Great Portland Estates

Our view: Keep buying

Share price: 345p (-2.4p)

Little to complain about in Great Portland's half-yearly update yesterday. The valuation of its portfolio rose by a healthy 7.3 per cent to £1.4bn, overcoming the recent pull-back in the commercial property recovery. That Great Portland did well relative to the wider market is no surprise, given its focus on the more robust West End segment. But that's only part of the story, as the business notched up a total property return of more than 10 per cent, beating the Investment Property Databank's central London index, which was 8.3 per cent higher.

We were also pleased by the note of caution in the chief executive's statement. Instead of simply crowing about Great Portland's strengths, Toby Courtauld was frank enough to acknowledge that growth rates in London's investment markets have slowed over the past year. He also said that more sedate conditions will persist into 2011 because of economic uncertainties. The candour goes a long way in inspiring our confidence.

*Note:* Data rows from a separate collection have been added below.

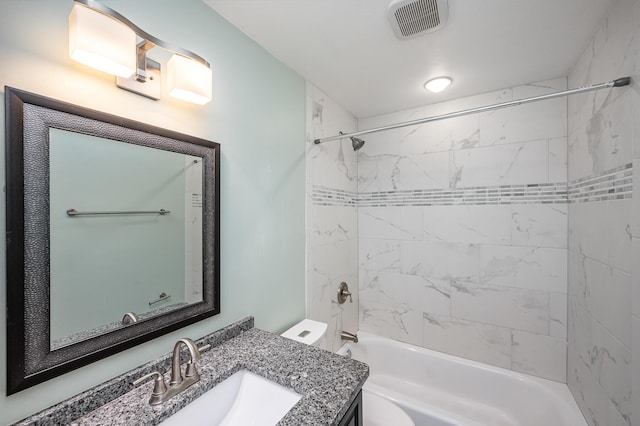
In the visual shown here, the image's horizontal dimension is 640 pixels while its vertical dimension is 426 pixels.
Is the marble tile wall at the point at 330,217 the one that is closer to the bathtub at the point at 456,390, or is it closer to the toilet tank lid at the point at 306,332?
the toilet tank lid at the point at 306,332

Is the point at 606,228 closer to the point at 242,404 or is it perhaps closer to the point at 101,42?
the point at 242,404

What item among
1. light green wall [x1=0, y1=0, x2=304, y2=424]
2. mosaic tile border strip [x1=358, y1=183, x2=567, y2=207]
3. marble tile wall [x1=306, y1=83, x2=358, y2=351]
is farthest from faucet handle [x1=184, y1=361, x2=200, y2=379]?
mosaic tile border strip [x1=358, y1=183, x2=567, y2=207]

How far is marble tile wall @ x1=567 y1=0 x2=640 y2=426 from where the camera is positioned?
109 cm

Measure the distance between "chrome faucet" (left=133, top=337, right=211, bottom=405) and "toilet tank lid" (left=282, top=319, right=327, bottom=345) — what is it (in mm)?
632

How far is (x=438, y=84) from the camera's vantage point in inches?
74.0

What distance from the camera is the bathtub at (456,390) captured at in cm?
164

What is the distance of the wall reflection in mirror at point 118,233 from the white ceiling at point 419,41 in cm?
82

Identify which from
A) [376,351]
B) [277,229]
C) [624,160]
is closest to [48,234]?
[277,229]

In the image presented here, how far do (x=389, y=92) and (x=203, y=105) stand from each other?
4.77 feet

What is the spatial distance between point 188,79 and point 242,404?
125 cm

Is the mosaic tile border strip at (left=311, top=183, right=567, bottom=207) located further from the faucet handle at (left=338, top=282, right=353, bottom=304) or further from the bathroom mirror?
the bathroom mirror

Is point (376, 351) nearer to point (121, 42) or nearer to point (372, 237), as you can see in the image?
point (372, 237)

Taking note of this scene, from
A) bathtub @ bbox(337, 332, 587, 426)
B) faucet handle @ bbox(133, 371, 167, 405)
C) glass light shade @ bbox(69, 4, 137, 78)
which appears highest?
glass light shade @ bbox(69, 4, 137, 78)

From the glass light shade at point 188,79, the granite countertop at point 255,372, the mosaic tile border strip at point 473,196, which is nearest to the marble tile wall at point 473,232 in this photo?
the mosaic tile border strip at point 473,196
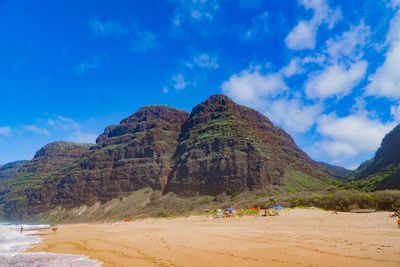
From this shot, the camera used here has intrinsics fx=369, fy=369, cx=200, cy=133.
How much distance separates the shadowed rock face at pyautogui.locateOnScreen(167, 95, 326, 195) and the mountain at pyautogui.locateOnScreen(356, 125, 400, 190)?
26.8 metres

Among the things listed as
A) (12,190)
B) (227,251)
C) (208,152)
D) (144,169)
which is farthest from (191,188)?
(12,190)

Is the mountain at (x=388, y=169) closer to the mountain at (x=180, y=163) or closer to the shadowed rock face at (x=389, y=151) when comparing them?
the shadowed rock face at (x=389, y=151)

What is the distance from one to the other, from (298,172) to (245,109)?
133ft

But does caution argue against our current buy stance? No. Tenant demand remains encouraging. Letting activity is holding up, "with solid rental value growth". The shares may appear a tad pricey, trading as they do on a 10.5 per cent premium to September 2010 net asset values, but this is a strong company exposed to a strong part of the market. Keep buying.

Charles Stanley

Our view: Buy

Share price: 247.5p (+6p)

A nice surprise from Charles Stanley the stockbroker, whose chairman, Sir David Howard, says that he's looking ahead with "a degree of optimism", despite a future that's still rather cloudy. Sir David was speaking as the company unveiled some good results for the half ending 30 September. Revenue was up 7 per cent to £59.7m while adjusted pre-tax profits were up 24 per cent to £8.2m. Funds under management grew to £13.5bn.

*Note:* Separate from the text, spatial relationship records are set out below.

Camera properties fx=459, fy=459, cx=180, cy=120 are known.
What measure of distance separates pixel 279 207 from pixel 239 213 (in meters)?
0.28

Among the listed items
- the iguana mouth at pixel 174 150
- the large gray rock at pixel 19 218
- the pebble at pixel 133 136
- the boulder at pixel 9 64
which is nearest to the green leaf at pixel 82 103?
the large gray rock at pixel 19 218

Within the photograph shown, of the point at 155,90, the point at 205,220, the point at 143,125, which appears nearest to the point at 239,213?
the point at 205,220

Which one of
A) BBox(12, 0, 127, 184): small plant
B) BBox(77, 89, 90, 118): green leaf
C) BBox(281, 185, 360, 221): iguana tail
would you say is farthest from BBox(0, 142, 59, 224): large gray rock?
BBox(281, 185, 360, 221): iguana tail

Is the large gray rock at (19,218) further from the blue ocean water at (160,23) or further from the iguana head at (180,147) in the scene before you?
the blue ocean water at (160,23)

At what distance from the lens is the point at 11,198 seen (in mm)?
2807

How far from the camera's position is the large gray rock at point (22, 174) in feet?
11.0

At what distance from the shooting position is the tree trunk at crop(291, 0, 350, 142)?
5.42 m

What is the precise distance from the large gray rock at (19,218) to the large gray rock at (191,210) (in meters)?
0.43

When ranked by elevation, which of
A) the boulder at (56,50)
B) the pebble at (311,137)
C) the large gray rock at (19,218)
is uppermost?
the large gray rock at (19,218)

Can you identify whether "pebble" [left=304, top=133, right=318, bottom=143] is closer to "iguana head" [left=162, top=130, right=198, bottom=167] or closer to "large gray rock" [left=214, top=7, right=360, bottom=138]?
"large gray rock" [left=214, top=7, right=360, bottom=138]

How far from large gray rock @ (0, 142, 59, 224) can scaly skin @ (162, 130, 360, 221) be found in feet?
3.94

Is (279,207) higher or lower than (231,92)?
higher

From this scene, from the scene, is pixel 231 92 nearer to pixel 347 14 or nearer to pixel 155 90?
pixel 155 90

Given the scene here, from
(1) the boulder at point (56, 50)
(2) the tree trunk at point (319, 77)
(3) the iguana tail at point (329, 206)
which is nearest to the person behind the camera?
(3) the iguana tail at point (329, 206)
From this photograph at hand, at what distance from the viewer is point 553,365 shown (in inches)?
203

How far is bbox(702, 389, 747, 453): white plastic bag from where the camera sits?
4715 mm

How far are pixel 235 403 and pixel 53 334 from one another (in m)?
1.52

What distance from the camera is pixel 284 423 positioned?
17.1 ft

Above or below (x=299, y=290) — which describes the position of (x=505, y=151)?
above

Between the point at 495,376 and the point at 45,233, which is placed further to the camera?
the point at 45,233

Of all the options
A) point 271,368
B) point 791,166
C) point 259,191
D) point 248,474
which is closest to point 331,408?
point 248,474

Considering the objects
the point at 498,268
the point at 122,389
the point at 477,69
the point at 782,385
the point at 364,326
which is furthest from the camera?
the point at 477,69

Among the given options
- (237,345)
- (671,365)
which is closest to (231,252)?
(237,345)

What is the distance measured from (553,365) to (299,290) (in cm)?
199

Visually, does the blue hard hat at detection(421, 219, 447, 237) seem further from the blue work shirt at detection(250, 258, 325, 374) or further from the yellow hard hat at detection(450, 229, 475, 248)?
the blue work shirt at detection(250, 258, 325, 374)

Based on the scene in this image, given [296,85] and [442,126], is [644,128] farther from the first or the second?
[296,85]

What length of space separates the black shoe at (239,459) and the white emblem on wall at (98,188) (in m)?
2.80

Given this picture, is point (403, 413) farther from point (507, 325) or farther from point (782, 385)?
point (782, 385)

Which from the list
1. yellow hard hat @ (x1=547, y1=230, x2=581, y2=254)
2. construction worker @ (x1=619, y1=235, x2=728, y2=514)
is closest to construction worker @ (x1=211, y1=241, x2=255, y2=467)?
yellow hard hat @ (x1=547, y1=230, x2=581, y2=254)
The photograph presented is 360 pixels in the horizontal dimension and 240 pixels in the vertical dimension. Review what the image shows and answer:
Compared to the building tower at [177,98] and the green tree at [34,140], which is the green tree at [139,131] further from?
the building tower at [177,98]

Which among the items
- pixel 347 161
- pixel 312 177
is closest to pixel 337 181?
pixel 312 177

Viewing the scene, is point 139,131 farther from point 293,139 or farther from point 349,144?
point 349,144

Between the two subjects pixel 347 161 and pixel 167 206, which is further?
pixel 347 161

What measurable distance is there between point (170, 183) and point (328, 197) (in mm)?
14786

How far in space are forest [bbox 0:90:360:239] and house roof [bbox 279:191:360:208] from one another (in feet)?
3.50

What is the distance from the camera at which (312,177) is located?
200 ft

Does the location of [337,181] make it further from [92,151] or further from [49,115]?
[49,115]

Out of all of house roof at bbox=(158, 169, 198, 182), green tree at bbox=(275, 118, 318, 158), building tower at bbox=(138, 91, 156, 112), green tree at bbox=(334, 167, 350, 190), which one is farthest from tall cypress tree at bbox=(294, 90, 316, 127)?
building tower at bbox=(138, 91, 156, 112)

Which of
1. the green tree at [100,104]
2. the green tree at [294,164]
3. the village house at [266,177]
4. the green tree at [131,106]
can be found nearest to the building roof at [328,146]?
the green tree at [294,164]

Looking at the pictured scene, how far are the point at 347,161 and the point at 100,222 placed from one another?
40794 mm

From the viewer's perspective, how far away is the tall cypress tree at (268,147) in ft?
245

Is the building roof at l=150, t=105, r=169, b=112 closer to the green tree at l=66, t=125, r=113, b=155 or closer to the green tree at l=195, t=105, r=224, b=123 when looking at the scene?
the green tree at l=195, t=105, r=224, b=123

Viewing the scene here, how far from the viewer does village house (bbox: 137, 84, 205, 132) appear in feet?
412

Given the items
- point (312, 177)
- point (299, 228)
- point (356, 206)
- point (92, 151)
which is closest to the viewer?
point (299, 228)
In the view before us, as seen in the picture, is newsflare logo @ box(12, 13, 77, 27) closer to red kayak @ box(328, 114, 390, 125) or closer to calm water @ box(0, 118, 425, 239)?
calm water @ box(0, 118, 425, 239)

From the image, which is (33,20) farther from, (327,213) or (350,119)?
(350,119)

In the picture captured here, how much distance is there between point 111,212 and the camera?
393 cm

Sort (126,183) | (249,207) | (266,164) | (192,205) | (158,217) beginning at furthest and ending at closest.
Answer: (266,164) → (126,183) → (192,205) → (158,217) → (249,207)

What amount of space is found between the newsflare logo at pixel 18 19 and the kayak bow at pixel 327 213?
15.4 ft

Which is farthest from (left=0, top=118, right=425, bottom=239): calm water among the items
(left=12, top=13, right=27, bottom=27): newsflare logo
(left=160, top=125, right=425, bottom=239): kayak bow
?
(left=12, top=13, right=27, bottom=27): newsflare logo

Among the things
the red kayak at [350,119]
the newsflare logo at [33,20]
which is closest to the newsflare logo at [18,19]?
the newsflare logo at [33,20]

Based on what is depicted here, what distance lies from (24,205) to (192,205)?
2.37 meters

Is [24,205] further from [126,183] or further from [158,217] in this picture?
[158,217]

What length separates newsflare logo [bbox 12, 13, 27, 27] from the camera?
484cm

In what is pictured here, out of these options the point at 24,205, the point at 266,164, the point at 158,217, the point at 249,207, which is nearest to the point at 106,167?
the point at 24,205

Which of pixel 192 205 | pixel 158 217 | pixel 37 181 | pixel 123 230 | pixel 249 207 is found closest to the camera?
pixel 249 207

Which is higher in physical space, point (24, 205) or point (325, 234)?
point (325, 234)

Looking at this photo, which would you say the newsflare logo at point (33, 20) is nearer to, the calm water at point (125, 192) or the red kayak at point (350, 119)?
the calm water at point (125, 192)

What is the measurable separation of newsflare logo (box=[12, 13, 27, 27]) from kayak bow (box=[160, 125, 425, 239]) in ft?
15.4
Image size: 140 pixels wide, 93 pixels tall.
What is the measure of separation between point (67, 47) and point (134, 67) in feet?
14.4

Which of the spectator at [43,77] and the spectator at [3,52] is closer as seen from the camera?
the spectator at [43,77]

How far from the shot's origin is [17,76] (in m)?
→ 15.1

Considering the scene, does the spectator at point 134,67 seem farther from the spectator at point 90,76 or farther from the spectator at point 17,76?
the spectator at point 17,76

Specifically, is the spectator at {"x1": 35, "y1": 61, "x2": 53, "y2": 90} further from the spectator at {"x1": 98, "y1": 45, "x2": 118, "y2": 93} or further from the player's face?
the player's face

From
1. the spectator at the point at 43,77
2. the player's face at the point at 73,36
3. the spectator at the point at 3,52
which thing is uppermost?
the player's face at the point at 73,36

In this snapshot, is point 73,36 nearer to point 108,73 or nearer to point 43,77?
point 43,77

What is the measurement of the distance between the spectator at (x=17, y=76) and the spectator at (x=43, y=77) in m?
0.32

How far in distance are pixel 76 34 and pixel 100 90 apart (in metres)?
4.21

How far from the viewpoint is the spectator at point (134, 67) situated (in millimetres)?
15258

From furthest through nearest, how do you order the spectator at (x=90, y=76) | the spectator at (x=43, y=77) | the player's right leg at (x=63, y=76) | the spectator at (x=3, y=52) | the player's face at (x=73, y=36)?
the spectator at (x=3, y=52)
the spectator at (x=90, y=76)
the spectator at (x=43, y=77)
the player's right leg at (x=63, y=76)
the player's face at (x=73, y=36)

Clients have returned to the markets, not least because interest rates, at an all time low, leave them nowhere else to go. But their confidence has been boosted by rising share prices and, like Sir David, they are showing signs of optimism. His view is that the corporate sector is in rude health through tight control of costs (something Charles Stanley has been good at) and will therefore continue to benefit from a recovering economy. There may be choppy waters ahead but the second half has started well and the shares, just ahead of where they were when we said buy in February, offer value at 7.9 times forecast full-year earnings. Keep buying.